Google announces Gemini 3.1 Pro, says it's better at complex problem-solving
Source: Ars Technica
Overview
Google has released a new version of its flagship AI model, Gemini 3.1 Pro, now available in preview for developers and consumers. The update follows the November release of Gemini 3 and promises enhanced problem‑solving and reasoning capabilities. Google also announced improvements to its Deep Think tool, which now runs on Gemini 3.1 Pro.
Benchmark Results
In the Humanity’s Last Exam—a benchmark that tests advanced domain‑specific knowledge—Gemini 3.1 Pro achieved a record 44.4 % score, surpassing Gemini 3 (37.5 %) and OpenAI’s GPT 5.2 (34.5 %).

Credit: Google
The model also showed a substantial improvement on the ARC‑AGI‑2 benchmark, which contains novel logic problems that cannot be directly trained into an AI. Gemini 3 scored 31.1 %, while Gemini 3.1 Pro more than doubled that performance to 77.1 %.
Arena Leaderboard
Google often highlights its models’ positions on the Arena leaderboard (formerly LM Arena).

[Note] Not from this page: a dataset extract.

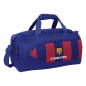 Sac de sport FC Barcelone Safta rouge bleu 50x25x25 cm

This time, Gemini 3.1 Pro does not top the list:
- Text: Claude Opus 4.6 leads with a score of 1504, four points ahead of Gemini 3.1 Pro.
- Code: Claude Opus 4.6, Opus 4.5, and GPT 5.2 High all rank slightly above Gemini 3.1 Pro.
It’s worth noting that the Arena leaderboard is based on user votes, which can favor outputs that appear correct even if they are not.